Why is Salisbury closer to Santa Fe than Manchester is to Leeds? Well, you'll have to go to Birmingham in the autumn to answer that question …
Not long ago, our newspapers were adorned with photographs of what had been judged to be this country's most beautiful view – the prospect of Salisbury cathedral. Well, so what? How can you go wrong? A dramatically lovely cathedral in a small city is impossible to spoil.

Impossible? Travel 60 miles north, and you will come to another city with a fine cathedral, Gloucester, whose centre has been wrecked by insensitive and unsightly development.

Now consider two northern cities whose principal development – until recent times – was during the Victorian era. One is Leeds, where I was born and grew up. The other is Manchester, where I have been an MP for more than 32 years.

Both have thriving inner centres, but Manchester's has been massively disfigured by the construction of the hideous Arndale Centre, which dominates the city centre, with other excrescences not far behind. Leeds, on the other hand, while not faultless in the way it has developed, has been wise in not only preserving but enhancing its grid-patterned shopping and entertainment area, keeping a rectangle of arcade-based thoroughfares that abut on a fine market building to create one of the most pleasurable urban spaces in Europe.

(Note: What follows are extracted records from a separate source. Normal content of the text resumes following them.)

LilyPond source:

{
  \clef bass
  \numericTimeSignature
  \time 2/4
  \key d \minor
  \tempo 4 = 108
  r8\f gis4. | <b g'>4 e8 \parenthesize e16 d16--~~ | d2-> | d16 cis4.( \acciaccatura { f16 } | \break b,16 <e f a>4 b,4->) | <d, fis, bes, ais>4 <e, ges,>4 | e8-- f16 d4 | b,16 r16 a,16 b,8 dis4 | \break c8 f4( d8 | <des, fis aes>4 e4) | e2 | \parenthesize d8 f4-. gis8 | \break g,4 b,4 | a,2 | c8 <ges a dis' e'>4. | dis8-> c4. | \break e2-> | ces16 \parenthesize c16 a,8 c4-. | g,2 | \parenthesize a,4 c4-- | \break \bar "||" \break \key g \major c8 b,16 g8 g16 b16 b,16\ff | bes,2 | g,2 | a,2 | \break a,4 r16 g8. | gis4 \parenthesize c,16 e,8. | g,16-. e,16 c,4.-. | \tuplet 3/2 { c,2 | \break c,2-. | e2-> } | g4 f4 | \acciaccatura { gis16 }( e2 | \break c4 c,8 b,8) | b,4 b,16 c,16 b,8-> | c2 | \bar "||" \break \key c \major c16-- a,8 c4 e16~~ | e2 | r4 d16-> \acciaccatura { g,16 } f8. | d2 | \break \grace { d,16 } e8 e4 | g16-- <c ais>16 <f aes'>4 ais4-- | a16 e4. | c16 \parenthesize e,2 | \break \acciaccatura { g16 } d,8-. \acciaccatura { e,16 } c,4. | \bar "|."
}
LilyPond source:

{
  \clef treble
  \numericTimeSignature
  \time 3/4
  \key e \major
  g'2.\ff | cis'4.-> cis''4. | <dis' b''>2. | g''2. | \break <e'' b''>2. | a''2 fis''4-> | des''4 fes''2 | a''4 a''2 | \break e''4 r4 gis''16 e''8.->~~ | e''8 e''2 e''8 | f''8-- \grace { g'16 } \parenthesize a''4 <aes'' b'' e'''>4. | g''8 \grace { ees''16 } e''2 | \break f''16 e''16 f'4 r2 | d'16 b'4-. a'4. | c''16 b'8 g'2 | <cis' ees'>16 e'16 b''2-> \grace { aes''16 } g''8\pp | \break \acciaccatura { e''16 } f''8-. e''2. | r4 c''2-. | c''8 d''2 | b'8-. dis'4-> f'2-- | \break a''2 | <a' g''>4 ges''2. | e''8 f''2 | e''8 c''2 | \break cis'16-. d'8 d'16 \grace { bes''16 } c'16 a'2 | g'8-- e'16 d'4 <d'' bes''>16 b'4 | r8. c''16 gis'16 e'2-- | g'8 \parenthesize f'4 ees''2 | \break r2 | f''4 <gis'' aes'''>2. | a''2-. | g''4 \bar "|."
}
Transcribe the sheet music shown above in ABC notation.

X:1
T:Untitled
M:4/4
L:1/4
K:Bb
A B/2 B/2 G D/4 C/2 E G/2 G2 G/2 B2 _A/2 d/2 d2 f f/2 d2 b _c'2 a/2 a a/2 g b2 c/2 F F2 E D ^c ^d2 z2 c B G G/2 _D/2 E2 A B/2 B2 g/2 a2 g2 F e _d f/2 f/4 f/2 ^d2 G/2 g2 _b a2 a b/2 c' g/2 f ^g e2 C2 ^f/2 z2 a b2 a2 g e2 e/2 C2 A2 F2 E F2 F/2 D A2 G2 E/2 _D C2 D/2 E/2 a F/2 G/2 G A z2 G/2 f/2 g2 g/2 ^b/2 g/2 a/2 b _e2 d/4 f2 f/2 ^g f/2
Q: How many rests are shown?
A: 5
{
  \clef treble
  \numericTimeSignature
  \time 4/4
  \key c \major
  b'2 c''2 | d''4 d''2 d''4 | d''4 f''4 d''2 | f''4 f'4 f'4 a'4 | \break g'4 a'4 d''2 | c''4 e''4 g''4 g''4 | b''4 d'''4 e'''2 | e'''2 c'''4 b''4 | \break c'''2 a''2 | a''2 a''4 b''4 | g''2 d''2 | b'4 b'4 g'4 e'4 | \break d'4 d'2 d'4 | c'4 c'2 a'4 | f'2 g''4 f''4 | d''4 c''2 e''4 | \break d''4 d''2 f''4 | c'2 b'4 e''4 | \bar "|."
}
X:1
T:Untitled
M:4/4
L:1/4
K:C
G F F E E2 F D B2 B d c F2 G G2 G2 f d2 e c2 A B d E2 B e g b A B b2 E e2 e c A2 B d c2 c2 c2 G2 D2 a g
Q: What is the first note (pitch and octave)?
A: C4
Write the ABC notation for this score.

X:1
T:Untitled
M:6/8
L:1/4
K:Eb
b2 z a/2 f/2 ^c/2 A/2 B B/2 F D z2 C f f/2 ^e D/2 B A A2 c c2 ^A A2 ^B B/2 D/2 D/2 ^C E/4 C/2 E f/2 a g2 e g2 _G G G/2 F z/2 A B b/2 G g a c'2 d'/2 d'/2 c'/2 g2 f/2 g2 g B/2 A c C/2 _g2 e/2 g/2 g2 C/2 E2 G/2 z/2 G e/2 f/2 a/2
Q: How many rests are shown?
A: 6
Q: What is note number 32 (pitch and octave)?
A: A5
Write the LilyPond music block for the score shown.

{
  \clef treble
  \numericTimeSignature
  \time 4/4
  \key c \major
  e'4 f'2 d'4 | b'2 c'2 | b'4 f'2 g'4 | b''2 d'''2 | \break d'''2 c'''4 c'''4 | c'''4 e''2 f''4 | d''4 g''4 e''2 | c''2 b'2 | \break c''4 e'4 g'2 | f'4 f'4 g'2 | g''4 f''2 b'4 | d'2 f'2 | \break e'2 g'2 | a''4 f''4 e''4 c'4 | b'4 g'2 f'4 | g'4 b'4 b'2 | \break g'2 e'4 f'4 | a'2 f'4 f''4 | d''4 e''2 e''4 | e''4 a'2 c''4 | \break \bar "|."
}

I bring these matters to your attention because 1500 delegates are about to embark on the most comprehensive examination of urban issues ever attempted in Britain. They are meeting in Birmingham to discuss the progress of the urban white paper, launched by deputy prime minister John Prescott two years ago.

We should have a pillory session, at which those who vandalised so many British cities should be pelted with replicas of buildings

It will not be on the same planetary scale as Johannesburg, but the Birmingham summit will be huge. Among the subjects being discussed will be neighbourhood renewal, economic and environmental development, the role of cultural venues in regeneration, changing work patterns, the relationship of urban and rural issues, health in cities, urban local government, social exclusion, education, transport, planning, law and order, multicultural and multi-ethnic issues, and city centre development.

All of these ingredients, and more, go towards making life not simply acceptable but fulfilling in urban areas. Heaven knows, over the past half-century we have got enough of them wrong in Britain to know how essential it is to put them right. Birmingham itself is an example of what can be done: a city that was a byword for culpably thoughtless urban development has become an inspiring example of urban renaissance, with its plazas, walkways, canals.

Living satisfactorily in urban areas depends on a near infinity of ingredients. But the most important of these is pride – and a determination to defend what is best. I have just returned from a visit to the opera festival in Santa Fe, New Mexico. The centre part is based on a Spanish city that was founded in 1610. Over the centuries there has, of course, been change. But totally stringent planning controls have meant that a lovely city has remained a lovely city.

Let me be clear. There is much good work being done in our urban areas. In my constituency, we have thriving urban renewal projects in areas that were on the verge of being given up as irreclaimable. Local citizens work with official organisations to improve their own environment and cityscape.